* **REQUIRED ACTIONS**:
- 1) Return the stretch of the Batman costume thread from "## Great White" through "it's worth it.".
- 2) Answer these questions from the Batman costume thread:
(a) About how much does the opening post say it costs to buy the costume?
(b) What did the renter pay, and for how long a rental period?
(c) What product does one reply recommend filling the torn holes with?

* **PROVIDED PASSAGE**:
━━━━━━━━━━

# Deluxe Batman Costume



## Great White (Jan 18, 2006)

I've always wanted to either buy the deluxe Batman costume or rent it. Has anyone on here done either? To buy it's around $300. Just wondering if it's worth it.


----------



## scare-m (Jul 16, 2007)

I rented that one last year for $85.00 for a 3 day weekend. The costume looks really cool when you have it on, but is very very fragile. It is made up of about 10 different pieces that tie on in the back, and is hidden by the cape. The problem is the pieces are simple rubber with holes punched in the corners, to string the ties through. When you move, the strings end up breaking through the rubber and destroying the hole.

When I rented mine many of these holes were already "blown out". It was an easy fix, I just reinforced the broken holes with staples and then placed electrical tape over them and re punched the holes.. Worked like a charm and was much stronger.I didnt have any blow outs the entire evening.

I was worth renting but too easy to ruin to buy as a collectible


----------



## Frighteners Entertainment (Jan 24, 2006)

If you really want one, let me know.


----------



## Revenant (Mar 17, 2007)

Little tip for the holes-in-rubber syndrome: buy a tube of GOOP and fill the hole with it. when it cures, the string will be solidly bedded in rubber and wont tear through easily. I did it for some rubber armor pieces and it worked great.


----------

━━━━━━━━━━

* **RECORDS SHOWN**:
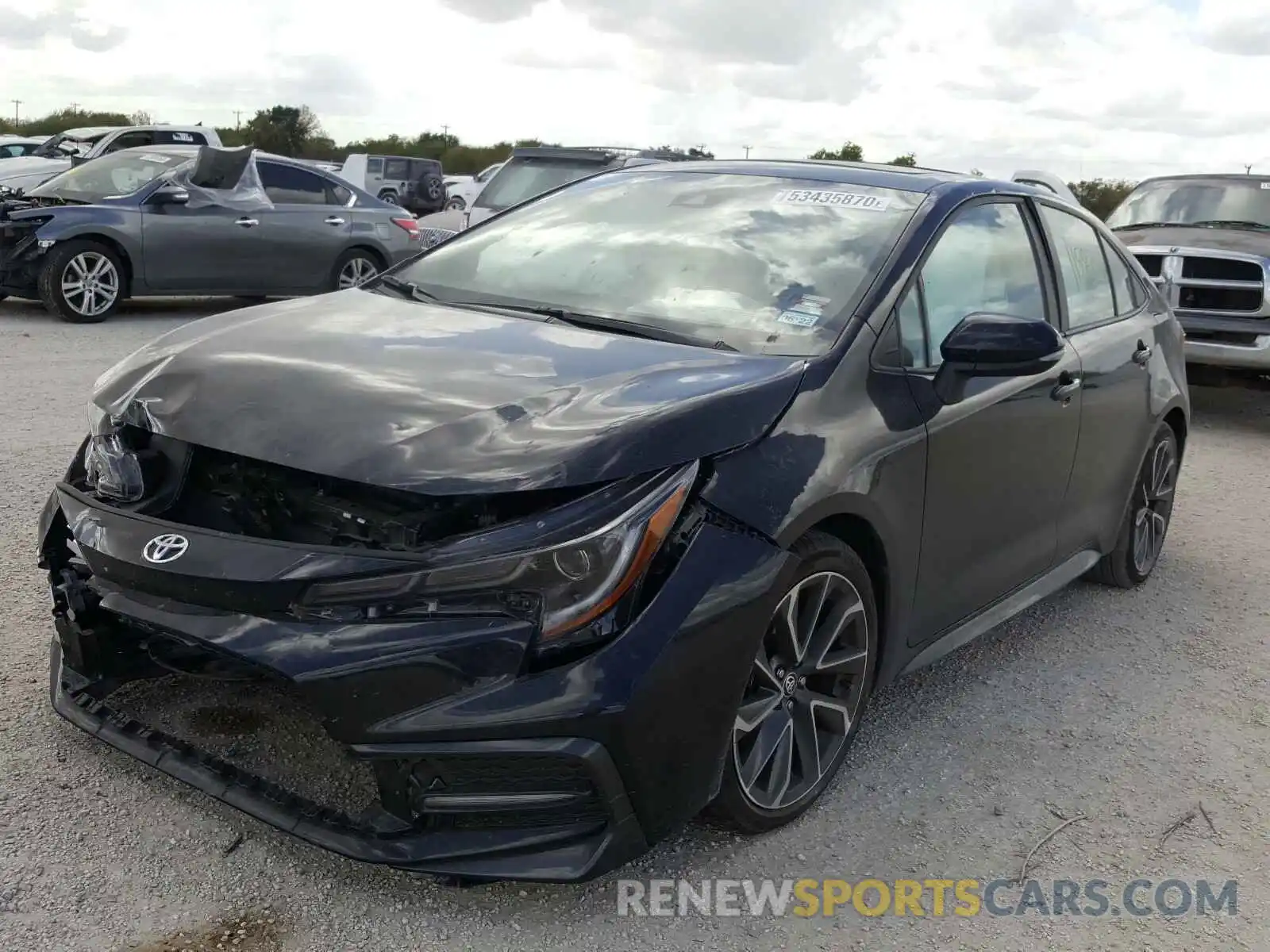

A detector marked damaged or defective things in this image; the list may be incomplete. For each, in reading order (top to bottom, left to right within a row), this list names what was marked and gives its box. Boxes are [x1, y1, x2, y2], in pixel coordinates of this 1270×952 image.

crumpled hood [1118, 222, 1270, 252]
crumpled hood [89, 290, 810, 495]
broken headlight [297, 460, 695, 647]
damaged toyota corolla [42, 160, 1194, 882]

━━━━━━━━━━

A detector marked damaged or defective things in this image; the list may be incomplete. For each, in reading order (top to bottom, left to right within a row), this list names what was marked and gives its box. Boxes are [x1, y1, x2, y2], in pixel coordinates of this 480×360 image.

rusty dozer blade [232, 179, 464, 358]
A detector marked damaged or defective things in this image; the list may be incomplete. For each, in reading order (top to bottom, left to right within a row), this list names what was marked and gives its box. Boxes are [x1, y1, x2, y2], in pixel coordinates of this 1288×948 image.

━━━━━━━━━━

* **WRITTEN RESPONSES**:
- 1)
## Great White (Jan 18, 2006)

I've always wanted to either buy the deluxe Batman costume or rent it. Has anyone on here done either? To buy it's around $300. Just wondering if it's worth it.

- 2)
(a) Around $300.
(b) $85.00 for a 3 day weekend.
(c) A tube of GOOP.